Но когда близнецы родились, когда она три ночи подряд не поспала, до нее дошло, наконец, во что вляпалась. Но поздно, обратно-то детей не засунешь…
Я поняла, что воспоминания медсестры никогда не закончатся и мне надо как-то встраивать свои вопросы в этот поток.
– Значит, живете вы тяжело, денег не хватает, а заведующая Бизенкова предложила вам материальную помощь, правильно?
– Ну, материальная помощь – это громко сказано, просто выплатила премию в размере оклада… два раза… или три…
– В обмен на что?
– Чтобы я закрыла глаза на небольшие нарушения.
– Какие конкретно?
Меня раздражало, что приходится постоянно понукать ее, как медлительную лошадь.
– Из медсанчасти приехала лаборантка с пробирками.

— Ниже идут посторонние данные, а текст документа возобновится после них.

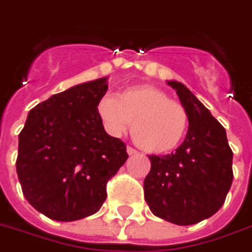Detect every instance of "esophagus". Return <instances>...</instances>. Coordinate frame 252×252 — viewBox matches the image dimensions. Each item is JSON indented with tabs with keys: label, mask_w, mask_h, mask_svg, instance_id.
Masks as SVG:
<instances>
[{
	"label": "esophagus",
	"mask_w": 252,
	"mask_h": 252,
	"mask_svg": "<svg viewBox=\"0 0 252 252\" xmlns=\"http://www.w3.org/2000/svg\"><path fill=\"white\" fill-rule=\"evenodd\" d=\"M126 150H127V154L128 155H135L138 153V151L135 150V149H133V147H130V146H127V149H126Z\"/></svg>",
	"instance_id": "obj_1"
}]
</instances>
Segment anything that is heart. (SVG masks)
I'll use <instances>...</instances> for the list:
<instances>
[{"label": "heart", "mask_w": 252, "mask_h": 252, "mask_svg": "<svg viewBox=\"0 0 252 252\" xmlns=\"http://www.w3.org/2000/svg\"><path fill=\"white\" fill-rule=\"evenodd\" d=\"M97 113L106 131L115 137L122 135L131 122L135 143L154 154L177 149L189 130V114L183 105L150 85L130 86L117 97H102Z\"/></svg>", "instance_id": "1"}]
</instances>
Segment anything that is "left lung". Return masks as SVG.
I'll list each match as a JSON object with an SVG mask.
<instances>
[{
  "label": "left lung",
  "mask_w": 252,
  "mask_h": 252,
  "mask_svg": "<svg viewBox=\"0 0 252 252\" xmlns=\"http://www.w3.org/2000/svg\"><path fill=\"white\" fill-rule=\"evenodd\" d=\"M189 114L186 138L175 153L150 155L143 182L151 213L189 226L210 218L224 203L232 183V150L226 130L189 89L167 81Z\"/></svg>",
  "instance_id": "1"
}]
</instances>
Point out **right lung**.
I'll return each instance as SVG.
<instances>
[{
  "mask_svg": "<svg viewBox=\"0 0 252 252\" xmlns=\"http://www.w3.org/2000/svg\"><path fill=\"white\" fill-rule=\"evenodd\" d=\"M107 78L54 94L29 111L18 137L17 175L34 209L58 222L95 214L106 185L128 158L126 145L106 133L97 105Z\"/></svg>",
  "mask_w": 252,
  "mask_h": 252,
  "instance_id": "add662e5",
  "label": "right lung"
}]
</instances>
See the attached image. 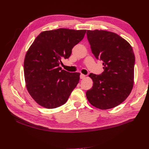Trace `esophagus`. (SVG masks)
I'll return each instance as SVG.
<instances>
[{"instance_id": "esophagus-1", "label": "esophagus", "mask_w": 149, "mask_h": 149, "mask_svg": "<svg viewBox=\"0 0 149 149\" xmlns=\"http://www.w3.org/2000/svg\"><path fill=\"white\" fill-rule=\"evenodd\" d=\"M86 77V76L83 74H80V79H84Z\"/></svg>"}]
</instances>
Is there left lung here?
<instances>
[{
  "instance_id": "8db88e82",
  "label": "left lung",
  "mask_w": 149,
  "mask_h": 149,
  "mask_svg": "<svg viewBox=\"0 0 149 149\" xmlns=\"http://www.w3.org/2000/svg\"><path fill=\"white\" fill-rule=\"evenodd\" d=\"M92 53L103 61V73H90L93 81L86 93L91 105L109 109L124 101L131 92L134 80L135 56L131 45L125 39L111 31L87 30Z\"/></svg>"
}]
</instances>
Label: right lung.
Instances as JSON below:
<instances>
[{"mask_svg": "<svg viewBox=\"0 0 149 149\" xmlns=\"http://www.w3.org/2000/svg\"><path fill=\"white\" fill-rule=\"evenodd\" d=\"M86 30L58 29L40 33L29 48L24 60L26 88L35 101L47 109L68 101L79 81V73H70L59 66L73 48L81 41Z\"/></svg>", "mask_w": 149, "mask_h": 149, "instance_id": "add662e5", "label": "right lung"}]
</instances>
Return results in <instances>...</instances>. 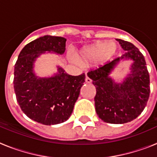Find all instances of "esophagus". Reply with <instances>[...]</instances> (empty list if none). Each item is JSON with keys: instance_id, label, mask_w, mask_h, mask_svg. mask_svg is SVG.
I'll use <instances>...</instances> for the list:
<instances>
[{"instance_id": "esophagus-1", "label": "esophagus", "mask_w": 157, "mask_h": 157, "mask_svg": "<svg viewBox=\"0 0 157 157\" xmlns=\"http://www.w3.org/2000/svg\"><path fill=\"white\" fill-rule=\"evenodd\" d=\"M91 82H92V80H91L90 78L88 77V76H86V82L90 83Z\"/></svg>"}]
</instances>
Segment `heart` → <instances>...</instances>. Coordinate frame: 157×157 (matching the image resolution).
<instances>
[{
    "label": "heart",
    "mask_w": 157,
    "mask_h": 157,
    "mask_svg": "<svg viewBox=\"0 0 157 157\" xmlns=\"http://www.w3.org/2000/svg\"><path fill=\"white\" fill-rule=\"evenodd\" d=\"M116 45L110 42H98L84 48L80 52V60L84 63L105 61L114 54Z\"/></svg>",
    "instance_id": "heart-1"
}]
</instances>
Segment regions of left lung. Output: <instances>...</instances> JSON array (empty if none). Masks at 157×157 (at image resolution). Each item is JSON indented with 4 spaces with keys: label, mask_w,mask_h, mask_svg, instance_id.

Мне надо было взять у детей кровь из вены.
Я едва не присвистнула: ничего себе, «некоторые нарушения»! Да это подсудное дело вообще-то! Психолог Заболотная, которая так неосторожно тестирует детей без письменного согласия родителей, уже нарушает закон. А медицинские манипуляции с несовершеннолетними попахивают реальным уголовным сроком.
– Вы взяли кровь у всех детей в саду? – уточнила я.
– Нет, нужны были дети с четвертой группой крови. Собственно, их набралось-то всего три человека, потому что это самая редкая группа.
– Света Корягина попала в их число?
– Да.
– Зачем у детей брали кровь? Как Бизенкова вам это объяснила?
– Она ничего не объясняла, просто приказала, и всё.
– А как вы объяснили родителям? Дети ведь наверняка рассказали дома, да и след от укола на руке остался.
– Да никто особенно и не спрашивал. Одна мамаша поинтересовалась, я сказала, что колола витамины – аскорбинку и глюкозу. Мол, на сад выделили всего десять ампул с импортными витаминами, я отдала их тем деткам, которые в прошлом году часто болели, чтобы иммунитет повысить. Она меня еще и благодарила.